A: Storms and floods are not confined to any one state or region. Every state in the nation has suffered flood losses at some level, and we all share an interest in the collective safety of our citizens and protecting taxpayer dollars. The state revolving loan program will save lives and dollars by supporting projects to lower flood risk, making flood risk reduction common practice in building and growing local communities. Flood insurance policyholders will benefit from lower insurance premiums as their risks are reduced, and communities will avoid the loss of business and other economic disruptions associated with flooding. These are benefits everyone can get behind.
A: Current programs fall short of our needs. Two key federal grant programs support projects aimed at reducing risk: the Hazard Mitigation Grant Program and the Pre-Disaster Mitigation Grant Program. The first is available only after disaster strikes, and the second has never been funded adequately. Taken together, these existing programs have not been enough to close the nation’s flood preparedness gap. The federal government has spent more than $300 billion on disaster assistance in recent years, but far less has gone toward mitigation.

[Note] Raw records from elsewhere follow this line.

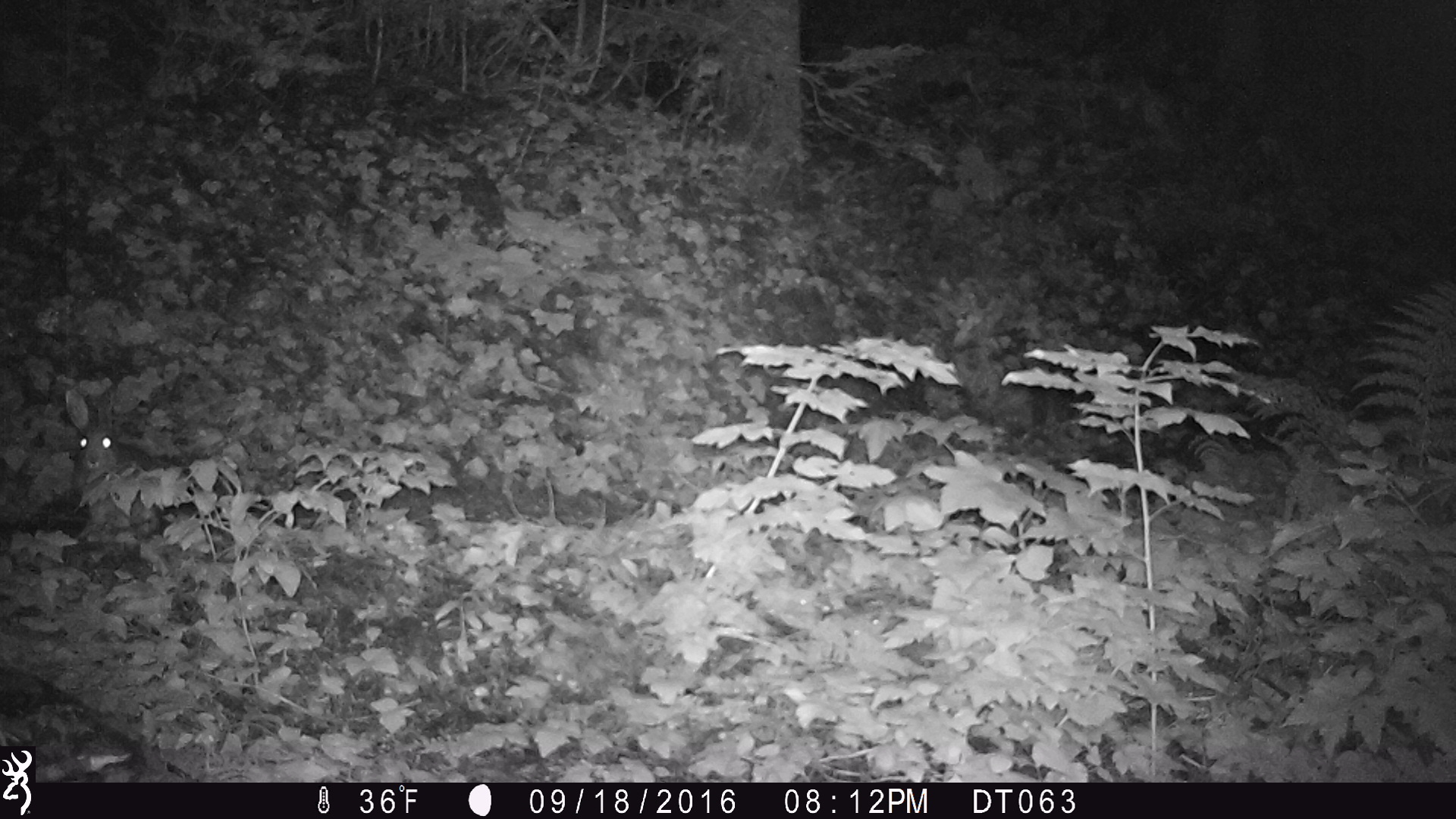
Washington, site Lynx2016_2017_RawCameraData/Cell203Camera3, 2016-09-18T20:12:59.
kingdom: Animalia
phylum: Chordata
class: Mammalia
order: Lagomorpha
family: Leporidae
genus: Lepus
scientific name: Lepus americanus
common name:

In addition, the revolving loan fund program is a tested model that many states and municipalities have experience using. These programs have been applied to affordable housing, renewable energy, clean water, energy efficiency, and other community interests. For example, the Clean Water State Revolving Fund program finances improvements to wastewater infrastructure. Since its inception in 1987, the program has leveraged $42 billion in federal funds for $126 billion worth of clean water infrastructure. Such a program would offer similar benefits for flood mitigation. While a new flood mitigation fund would likely start with a modest amount of federal funding, the value of those dollars would grow as they are matched by state shares, private investments, and revolving loan payments.
This new program can help stem the increasing pressure of federal disaster spending – not by denying communities help after floods but by helping them to build stronger before disaster strikes and, in turn, making their residents safer.